How To Compare Different Types Of Loans
August 6, 2021
If you’re considering securing a loan, you should always make sure you are getting the best deal possible from whichever lender you finally choose. Obviously, there are no free rides when it comes to borrowing money, but the lower the overall cost of a loan, the quicker it will be to get out of debt. That said, finding the right loan isn’t always as simple as it seems because there’s a lot to think about when deciding which lender to borrow from. To help insure you choose the right loan for your particular needs, follow the below tips when comparing loan offers.
Get Several Quotes
All kinds of lenders offer loans including online-only lenders, banks, and credit unions. There can be major differences from one lender to another when it comes to interest rates, repayment guidelines, fees, and how long it takes to close a loan, so it’s important to get multiple quotes when shopping around for a loan. You should try to get quotes from at least three lenders, but preferably more if you have the time, so you don’t miss out on a better loan offer. It’s important to compare different kinds of lenders too. Online banks, for example, often have lower rates and qualifying requirements than traditional banks because they require less overhead to run their business.

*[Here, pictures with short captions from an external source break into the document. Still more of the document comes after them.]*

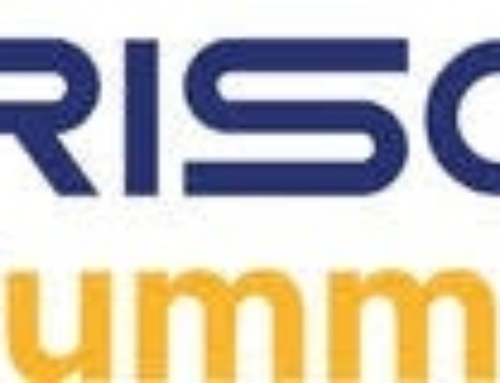 Join the RISC-V Summit in Silicon Valley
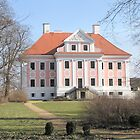 Palace Groß Rietz by orko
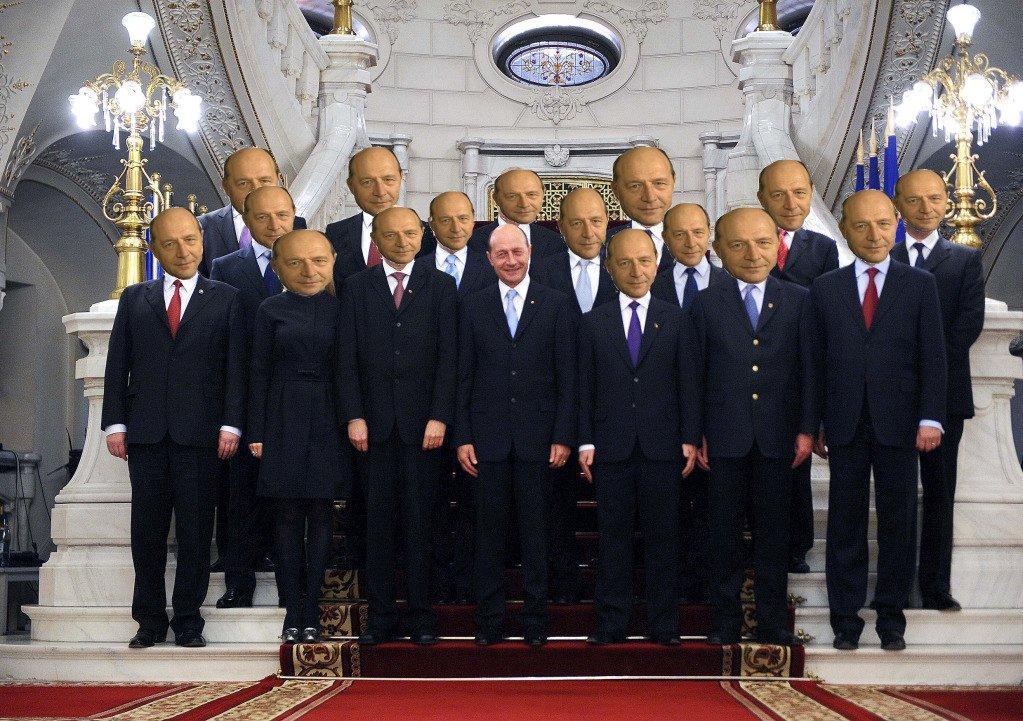 guvernul boc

Avoid Hard Credit Inquiries
When you are shopping around for financing, some institutions will cause a hard credit inquiry to be placed on your credit report. Too many of these hard inquiries can hurt your credit score and can stay on your credit report for up to three years. Luckily, many lenders will pre-approve you for a loan and disclose their rates and terms before placing a hard inquiry onto your record. In these instances, the companies will ask you to provide your Social Security number and some other basic information, and then perform a soft inquiry to find out what interest rate you’ll qualify for. You can then decide if you want to move forward with that lender and have them place a hard inquiry on your report. Lenders that make it easy to comparison shop with soft inquiries allow you to protect your credit score while finding the best deals available on financing.
Compare Apples To Apples
When comparing loan rates from multiple lenders, it is important to make sure the type of terms are similar, not just the scheduled payments. If, for example, one lender offers lower monthly payments but a longer repayment schedule, you may end up owing more in total for the loan than you would for a loan with higher monthly payments due to the added interest you’ll end up paying. Always consider whether both lenders are offering fixed-rate loans. Variable loan rates generally have a lower starting interest rate versus fixed-rate loans. These loans may seem like a sweeter deal because of the lower rate being offered, however, you’ll be increasing your risk with a variable-rate loan because the interest rate could rise during repayment. When rates increase, total loan costs go up in addition to the monthly payments. That said, sometimes a variable-rate loan can make more sense, especially if you plan to pay the loan off early and can afford higher payments for a short period of time. Always make sure you compare loans with the same type of interest rate structure so you can get the best deal regardless of which type of loan you end up taking out.
Compare Total Costs
You always want to keep borrowing costs as low as possible, so it is common sense to go with whichever loan offers the lowest total overall costs including interest rates and fees. When comparing rates, it’s critical to compare the APR not just the interest rate. The APR includes any added fees to show you what the total rate is that you will pay per year for borrowing money. A lender should be able to tell you the total interest you’ll pay over the life of the loan, which is affected by your payment timeline and how often interest compounds. Clearly understanding the total interest you’ll pay can help you pick the loan that will cost you the least in the end. This way is a better bet than focusing just on monthly payments or annual interest rate, which can show a misleading picture if one loan has a longer loan repayment term or has more fees versus another.
Read The Fine Print
Always read the fine print for any loan you consider to find out all of the hidden details that could result in added costs. For example, some lenders charge prepayment penalties meaning that if you decide to pay your loan off early, you could end up paying more for the loan than you might for a comparable loan without a prepayment fee. Some variable-rate lenders may adjust rates more frequently than others, which increases the likelihood of rates rising during the repayment term. You need a complete understanding of the loans fine print terms to understand all of the risks and potential charges you could incur in order to make a fully informed choice about which lender is actually best for your situation.
Taking the time to compare loan offers is important, as some lenders offer significantly better deals than others. You don’t want to pay more to borrow than you need to, so make sure you follow the tips above when you shop around for your next loan.